[OBJECTIVE A] Count the lines in the entries below that contain the word "masks", and give only the number.

:: SOURCE EXCERPT ::

Virtual Institute – High Productivity Supercomputing

6th Workshop on Extreme-Scale Programming Tools



Sunday, November 12, 2017
09:00 a.m. - 17:00 p.m.


Held in conjunction with SC17: The International Conference for High Performance Computing, Networking, Storage and Analysis
Denver, Colorado, USA


The path to exascale computing will challenge HPC application developers in their quest to achieve the maximum potential that the machines have to offer. Factors such as limited power budgets, heterogeneity, hierarchical memories, shrinking I/O bandwidths, and performance variability will make it increasingly difficult to create productive applications on future platforms. Tools for debugging, performance measurement and analysis, and tuning will be needed to overcome the architectural, system, and programming complexities envisioned in these exascale environments. At the same time, research and development progress for HPC tools faces equally difficult challenges from exascale factors. Increased emphasis on autotuning, dynamic monitoring and adaptation, heterogeneous analysis, and so on will require new methodologies, techniques, and engagement with application teams. This workshop will serve as a forum for HPC application developers, system designers, and tools researchers to discuss the requirements for exascale-ready/exascale-enabled tools and the roadblocks that need to be addressed.

The workshop is the sixth in a series of SC conference workshops organized by the Virtual Institute - High Productivity Supercomputing (VI-HPS), an international initiative of HPC researchers and developers focused on parallel programming and performance tools for large-scale systems.

Important Dates

  • October 1, 2017 : Paper submissions due (extended deadline)
  • October 23, 2017 : Author notification (revised)
  • November 12, 2017 : ESPT Workshop, 9:00 - 17:30, Sunday
  • December 18, 2017 : Final version of papers due

Workshop Program

09:00 – 09:15 Welcome and introduction by Allen Malony
09:15 – 10:00
"Scalability dimensions of HPC: what tool developers should keep in mind when developing tools to support HPC code development"

by Matthias S. Müller  (show abstract)
The performance growth of HPC systems and applications in the last years was driven by increasing the parallelism. Therefore, when we think about scalability we first think about scaling the number of parallel execution units a parallel application is exploiting during the execution. In my talk, I will focus on two things: first I will argue that scalability has more dimensions than just the number of cores. Second, I will point out where tool developers can make essential contributions to the development of future programming models and their usability.

:::
:: SUPPLIED INFORMATION ::

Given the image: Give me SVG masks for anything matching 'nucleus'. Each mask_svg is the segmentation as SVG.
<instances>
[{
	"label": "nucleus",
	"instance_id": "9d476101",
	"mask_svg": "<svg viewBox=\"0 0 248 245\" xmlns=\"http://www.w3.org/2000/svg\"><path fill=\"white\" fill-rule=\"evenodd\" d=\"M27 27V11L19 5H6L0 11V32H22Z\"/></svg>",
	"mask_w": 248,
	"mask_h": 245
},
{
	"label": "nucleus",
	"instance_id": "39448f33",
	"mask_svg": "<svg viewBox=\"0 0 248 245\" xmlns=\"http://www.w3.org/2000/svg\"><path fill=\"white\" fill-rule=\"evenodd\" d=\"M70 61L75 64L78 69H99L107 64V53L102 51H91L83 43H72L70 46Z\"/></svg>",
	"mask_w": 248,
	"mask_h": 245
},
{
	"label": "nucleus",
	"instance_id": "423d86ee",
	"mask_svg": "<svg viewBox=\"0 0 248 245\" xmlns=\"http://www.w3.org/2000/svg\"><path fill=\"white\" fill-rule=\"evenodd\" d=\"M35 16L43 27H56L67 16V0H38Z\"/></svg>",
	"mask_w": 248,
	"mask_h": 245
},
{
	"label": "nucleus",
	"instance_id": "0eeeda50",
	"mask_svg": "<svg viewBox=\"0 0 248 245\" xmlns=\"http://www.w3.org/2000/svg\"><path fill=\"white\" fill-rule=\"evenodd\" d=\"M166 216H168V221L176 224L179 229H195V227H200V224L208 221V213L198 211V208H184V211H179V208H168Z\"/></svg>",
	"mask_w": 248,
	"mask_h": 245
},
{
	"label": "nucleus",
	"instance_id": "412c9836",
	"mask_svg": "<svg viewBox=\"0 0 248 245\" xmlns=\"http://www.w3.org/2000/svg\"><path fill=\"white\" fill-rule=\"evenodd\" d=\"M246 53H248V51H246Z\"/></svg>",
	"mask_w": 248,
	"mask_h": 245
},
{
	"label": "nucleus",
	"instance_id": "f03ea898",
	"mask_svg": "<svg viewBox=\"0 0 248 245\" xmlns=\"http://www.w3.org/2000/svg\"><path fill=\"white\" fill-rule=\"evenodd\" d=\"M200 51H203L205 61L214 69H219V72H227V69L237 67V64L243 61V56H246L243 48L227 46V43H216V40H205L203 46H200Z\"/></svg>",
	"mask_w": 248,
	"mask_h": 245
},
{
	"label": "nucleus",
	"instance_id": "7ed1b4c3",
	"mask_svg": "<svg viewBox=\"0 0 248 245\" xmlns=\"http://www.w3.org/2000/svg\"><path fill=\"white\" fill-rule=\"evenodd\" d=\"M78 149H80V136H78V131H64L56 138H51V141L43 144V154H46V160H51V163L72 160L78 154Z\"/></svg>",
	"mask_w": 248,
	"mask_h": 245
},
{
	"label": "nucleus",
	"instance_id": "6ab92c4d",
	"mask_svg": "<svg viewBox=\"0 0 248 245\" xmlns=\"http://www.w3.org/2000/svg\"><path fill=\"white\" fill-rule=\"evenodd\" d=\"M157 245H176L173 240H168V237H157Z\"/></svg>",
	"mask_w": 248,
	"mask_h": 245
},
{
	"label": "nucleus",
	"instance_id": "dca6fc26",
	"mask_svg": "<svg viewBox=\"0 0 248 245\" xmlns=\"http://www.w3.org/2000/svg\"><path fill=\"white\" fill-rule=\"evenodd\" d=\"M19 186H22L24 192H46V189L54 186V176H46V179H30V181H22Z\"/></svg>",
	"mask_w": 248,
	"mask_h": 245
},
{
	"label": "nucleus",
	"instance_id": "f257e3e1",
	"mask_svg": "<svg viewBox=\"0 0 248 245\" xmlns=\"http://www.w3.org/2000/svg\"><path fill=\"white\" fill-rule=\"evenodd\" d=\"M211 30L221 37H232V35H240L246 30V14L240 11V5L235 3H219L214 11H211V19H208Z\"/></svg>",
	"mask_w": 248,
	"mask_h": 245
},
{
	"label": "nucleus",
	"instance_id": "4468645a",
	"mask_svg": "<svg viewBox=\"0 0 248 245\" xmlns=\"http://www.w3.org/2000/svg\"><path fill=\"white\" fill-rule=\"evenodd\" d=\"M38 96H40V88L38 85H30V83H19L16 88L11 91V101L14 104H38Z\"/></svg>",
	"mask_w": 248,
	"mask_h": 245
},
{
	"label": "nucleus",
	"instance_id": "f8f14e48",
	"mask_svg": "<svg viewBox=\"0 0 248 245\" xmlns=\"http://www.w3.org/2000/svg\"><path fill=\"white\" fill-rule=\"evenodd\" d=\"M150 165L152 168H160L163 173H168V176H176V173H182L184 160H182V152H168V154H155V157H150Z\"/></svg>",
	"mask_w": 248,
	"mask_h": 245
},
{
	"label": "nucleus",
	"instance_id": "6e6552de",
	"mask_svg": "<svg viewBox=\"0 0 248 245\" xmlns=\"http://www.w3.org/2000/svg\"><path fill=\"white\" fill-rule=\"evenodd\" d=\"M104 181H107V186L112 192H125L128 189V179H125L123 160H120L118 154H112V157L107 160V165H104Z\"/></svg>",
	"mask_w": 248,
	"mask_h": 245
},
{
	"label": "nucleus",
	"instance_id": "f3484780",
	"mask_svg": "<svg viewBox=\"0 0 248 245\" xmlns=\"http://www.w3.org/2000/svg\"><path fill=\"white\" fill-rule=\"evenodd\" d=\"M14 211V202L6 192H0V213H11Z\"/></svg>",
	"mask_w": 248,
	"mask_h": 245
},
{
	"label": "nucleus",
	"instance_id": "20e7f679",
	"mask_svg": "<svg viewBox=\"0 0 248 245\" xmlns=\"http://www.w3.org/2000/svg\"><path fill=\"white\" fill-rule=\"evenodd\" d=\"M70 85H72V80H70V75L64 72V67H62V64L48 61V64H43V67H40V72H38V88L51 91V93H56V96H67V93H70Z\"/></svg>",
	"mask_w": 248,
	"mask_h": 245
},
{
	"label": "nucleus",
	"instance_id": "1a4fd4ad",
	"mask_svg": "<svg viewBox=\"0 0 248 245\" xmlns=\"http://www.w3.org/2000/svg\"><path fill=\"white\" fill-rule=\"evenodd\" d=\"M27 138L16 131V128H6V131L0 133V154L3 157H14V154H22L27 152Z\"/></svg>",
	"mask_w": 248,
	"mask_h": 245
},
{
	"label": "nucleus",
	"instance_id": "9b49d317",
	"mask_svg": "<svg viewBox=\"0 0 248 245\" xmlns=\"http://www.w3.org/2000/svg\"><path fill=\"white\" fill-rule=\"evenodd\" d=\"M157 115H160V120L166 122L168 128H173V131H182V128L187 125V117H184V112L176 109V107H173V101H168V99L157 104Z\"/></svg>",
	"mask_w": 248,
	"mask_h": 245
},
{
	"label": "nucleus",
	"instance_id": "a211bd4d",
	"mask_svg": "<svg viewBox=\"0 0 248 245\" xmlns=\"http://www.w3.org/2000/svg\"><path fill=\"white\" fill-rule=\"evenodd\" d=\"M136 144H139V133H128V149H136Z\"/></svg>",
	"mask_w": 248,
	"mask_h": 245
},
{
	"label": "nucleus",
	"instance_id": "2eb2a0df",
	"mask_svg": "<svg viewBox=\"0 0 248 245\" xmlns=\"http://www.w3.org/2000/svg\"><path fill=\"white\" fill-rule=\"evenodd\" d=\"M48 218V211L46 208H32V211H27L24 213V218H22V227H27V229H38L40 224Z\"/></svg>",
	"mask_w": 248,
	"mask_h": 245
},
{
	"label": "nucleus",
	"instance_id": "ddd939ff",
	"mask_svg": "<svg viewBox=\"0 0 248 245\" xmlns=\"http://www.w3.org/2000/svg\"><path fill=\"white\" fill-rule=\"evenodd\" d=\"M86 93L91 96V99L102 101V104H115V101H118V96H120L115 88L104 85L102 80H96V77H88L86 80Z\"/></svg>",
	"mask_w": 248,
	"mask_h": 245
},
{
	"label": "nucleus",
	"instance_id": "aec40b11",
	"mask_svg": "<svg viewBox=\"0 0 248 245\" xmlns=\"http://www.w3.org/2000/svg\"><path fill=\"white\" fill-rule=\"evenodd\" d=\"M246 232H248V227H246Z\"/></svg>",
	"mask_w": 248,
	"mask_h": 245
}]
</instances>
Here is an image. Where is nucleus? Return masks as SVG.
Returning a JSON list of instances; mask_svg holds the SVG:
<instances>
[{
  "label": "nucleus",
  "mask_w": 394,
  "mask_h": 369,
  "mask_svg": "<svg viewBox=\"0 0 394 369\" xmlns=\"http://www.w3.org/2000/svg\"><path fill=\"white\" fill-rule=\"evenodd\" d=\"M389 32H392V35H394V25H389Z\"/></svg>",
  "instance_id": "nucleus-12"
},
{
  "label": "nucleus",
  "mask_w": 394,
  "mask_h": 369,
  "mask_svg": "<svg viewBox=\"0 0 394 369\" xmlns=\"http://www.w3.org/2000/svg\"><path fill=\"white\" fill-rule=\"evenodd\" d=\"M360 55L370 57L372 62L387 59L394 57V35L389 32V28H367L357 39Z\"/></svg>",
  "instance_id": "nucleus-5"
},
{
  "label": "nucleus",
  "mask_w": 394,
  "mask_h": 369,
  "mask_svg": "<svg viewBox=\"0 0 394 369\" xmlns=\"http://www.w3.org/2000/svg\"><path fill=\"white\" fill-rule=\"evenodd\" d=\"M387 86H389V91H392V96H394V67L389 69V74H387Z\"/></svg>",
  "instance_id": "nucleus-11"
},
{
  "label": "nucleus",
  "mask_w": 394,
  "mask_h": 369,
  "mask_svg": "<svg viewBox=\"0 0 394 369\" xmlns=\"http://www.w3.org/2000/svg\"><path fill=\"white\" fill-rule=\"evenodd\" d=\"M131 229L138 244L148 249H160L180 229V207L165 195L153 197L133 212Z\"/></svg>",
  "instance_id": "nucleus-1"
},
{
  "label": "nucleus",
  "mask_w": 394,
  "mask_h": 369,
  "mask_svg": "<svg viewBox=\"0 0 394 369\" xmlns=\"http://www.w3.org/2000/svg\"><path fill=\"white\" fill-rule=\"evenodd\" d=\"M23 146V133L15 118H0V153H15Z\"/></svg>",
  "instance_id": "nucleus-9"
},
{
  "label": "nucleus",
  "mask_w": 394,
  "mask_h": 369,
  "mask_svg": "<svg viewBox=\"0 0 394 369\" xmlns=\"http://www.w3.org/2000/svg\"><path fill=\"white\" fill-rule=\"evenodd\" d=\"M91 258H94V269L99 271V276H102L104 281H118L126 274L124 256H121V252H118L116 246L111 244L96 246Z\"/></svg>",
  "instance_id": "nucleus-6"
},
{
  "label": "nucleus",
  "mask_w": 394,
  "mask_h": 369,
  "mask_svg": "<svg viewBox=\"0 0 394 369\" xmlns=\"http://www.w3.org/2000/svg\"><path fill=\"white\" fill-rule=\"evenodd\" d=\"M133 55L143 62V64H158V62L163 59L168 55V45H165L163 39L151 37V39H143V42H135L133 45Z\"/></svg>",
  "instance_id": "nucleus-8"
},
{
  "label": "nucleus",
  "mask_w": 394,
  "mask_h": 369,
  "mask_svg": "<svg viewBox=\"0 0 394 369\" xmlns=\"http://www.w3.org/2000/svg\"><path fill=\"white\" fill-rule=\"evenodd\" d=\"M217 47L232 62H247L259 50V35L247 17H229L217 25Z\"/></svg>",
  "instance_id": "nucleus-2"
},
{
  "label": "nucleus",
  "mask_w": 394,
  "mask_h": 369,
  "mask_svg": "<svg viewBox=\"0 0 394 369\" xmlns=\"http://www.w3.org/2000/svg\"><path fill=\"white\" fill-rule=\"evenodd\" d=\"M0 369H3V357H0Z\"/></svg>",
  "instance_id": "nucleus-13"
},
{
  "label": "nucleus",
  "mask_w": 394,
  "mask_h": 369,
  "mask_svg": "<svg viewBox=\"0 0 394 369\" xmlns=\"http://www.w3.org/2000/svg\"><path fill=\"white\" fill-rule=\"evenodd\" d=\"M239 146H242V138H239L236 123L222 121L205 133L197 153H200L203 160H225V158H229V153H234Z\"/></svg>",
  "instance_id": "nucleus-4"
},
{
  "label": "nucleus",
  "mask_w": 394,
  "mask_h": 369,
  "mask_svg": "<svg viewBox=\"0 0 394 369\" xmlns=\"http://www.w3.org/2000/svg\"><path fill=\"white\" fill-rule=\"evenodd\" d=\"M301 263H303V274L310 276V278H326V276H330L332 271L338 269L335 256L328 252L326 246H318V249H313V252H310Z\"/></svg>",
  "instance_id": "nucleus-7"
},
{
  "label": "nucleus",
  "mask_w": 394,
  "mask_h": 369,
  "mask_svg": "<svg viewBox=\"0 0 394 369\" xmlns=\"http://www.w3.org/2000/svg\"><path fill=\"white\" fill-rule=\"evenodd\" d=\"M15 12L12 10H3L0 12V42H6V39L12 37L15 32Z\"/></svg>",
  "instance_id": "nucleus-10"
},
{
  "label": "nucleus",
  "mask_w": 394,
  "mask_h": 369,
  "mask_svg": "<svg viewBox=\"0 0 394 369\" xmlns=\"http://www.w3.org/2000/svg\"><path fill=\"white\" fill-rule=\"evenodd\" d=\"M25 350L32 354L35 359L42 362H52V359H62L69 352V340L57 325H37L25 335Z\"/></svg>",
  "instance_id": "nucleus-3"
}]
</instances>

:::

[OBJECTIVE B] According to the workshop announcement, by what date were final versions of papers due?

[TASK ANSWER A] 2

[TASK ANSWER B] December 18, 2017